**GIVEN TASK**
Copy out the listing, starting at the line with "Is the white" and continuing through the last line, keeping every character the same.
-*-*-
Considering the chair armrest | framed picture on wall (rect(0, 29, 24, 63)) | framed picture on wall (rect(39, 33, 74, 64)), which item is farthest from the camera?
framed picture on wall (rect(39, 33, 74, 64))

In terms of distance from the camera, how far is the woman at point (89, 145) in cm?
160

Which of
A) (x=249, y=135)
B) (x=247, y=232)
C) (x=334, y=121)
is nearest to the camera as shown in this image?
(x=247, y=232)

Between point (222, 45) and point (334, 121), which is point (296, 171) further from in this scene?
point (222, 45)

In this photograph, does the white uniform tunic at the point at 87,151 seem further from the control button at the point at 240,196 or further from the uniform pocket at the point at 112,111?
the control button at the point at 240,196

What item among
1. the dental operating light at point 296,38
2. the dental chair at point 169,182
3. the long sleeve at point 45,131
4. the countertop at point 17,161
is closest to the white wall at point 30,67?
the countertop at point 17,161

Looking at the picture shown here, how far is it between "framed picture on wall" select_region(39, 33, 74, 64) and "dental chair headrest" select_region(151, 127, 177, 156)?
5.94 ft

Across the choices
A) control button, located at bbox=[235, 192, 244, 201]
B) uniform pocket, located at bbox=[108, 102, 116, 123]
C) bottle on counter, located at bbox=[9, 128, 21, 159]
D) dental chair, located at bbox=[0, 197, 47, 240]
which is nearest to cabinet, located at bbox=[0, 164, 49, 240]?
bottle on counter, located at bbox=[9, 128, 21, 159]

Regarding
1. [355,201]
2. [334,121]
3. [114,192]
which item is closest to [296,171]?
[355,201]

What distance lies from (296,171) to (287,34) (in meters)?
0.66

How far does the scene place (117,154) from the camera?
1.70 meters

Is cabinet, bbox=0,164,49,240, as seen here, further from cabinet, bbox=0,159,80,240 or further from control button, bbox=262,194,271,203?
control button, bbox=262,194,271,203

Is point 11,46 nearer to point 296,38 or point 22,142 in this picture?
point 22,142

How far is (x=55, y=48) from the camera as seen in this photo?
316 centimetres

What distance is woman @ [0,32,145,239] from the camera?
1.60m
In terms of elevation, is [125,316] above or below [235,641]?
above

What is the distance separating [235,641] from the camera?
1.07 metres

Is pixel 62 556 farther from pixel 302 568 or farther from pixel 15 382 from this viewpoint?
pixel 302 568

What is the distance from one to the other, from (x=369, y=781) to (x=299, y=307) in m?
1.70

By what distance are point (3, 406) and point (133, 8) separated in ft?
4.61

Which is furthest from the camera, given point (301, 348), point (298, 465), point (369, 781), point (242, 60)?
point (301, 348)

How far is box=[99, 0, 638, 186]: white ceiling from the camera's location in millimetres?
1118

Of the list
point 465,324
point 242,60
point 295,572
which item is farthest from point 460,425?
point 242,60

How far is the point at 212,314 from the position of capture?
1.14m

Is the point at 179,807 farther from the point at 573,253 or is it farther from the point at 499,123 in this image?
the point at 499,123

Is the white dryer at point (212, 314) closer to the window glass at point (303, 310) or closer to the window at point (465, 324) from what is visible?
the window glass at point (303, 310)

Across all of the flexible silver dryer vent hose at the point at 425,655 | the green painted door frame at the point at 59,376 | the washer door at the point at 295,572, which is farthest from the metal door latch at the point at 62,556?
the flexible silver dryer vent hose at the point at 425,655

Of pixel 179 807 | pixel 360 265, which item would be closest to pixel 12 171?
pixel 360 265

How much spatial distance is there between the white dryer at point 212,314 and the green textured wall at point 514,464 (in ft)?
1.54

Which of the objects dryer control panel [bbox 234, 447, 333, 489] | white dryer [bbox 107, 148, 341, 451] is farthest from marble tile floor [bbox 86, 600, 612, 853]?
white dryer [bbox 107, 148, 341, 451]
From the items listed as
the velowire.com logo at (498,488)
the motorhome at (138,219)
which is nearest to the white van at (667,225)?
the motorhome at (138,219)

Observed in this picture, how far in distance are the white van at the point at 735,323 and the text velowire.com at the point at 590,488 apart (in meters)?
-*-*-
**OUTPUT BELOW**
Is the white dryer at point (212, 314) closer to the window glass at point (303, 310) or closer to the window at point (465, 324) from what is visible?
the window glass at point (303, 310)

Across all of the flexible silver dryer vent hose at the point at 425,655 | the green painted door frame at the point at 59,376 | the washer door at the point at 295,572, which is farthest from the metal door latch at the point at 62,556?
the flexible silver dryer vent hose at the point at 425,655

Of pixel 179 807 | pixel 360 265, which item would be closest to pixel 12 171?
pixel 360 265

How much spatial distance is there between the white dryer at point 212,314 and the green textured wall at point 514,464 (in ft)?
1.54

Which of the objects dryer control panel [bbox 234, 447, 333, 489] | white dryer [bbox 107, 148, 341, 451] is farthest from marble tile floor [bbox 86, 600, 612, 853]?
white dryer [bbox 107, 148, 341, 451]
From the items listed as
the velowire.com logo at (498,488)
the motorhome at (138,219)
which is nearest to the white van at (667,225)?
the motorhome at (138,219)

Observed in this picture, how far in distance are the white van at the point at 735,323 and the text velowire.com at the point at 590,488 apart (in meters)?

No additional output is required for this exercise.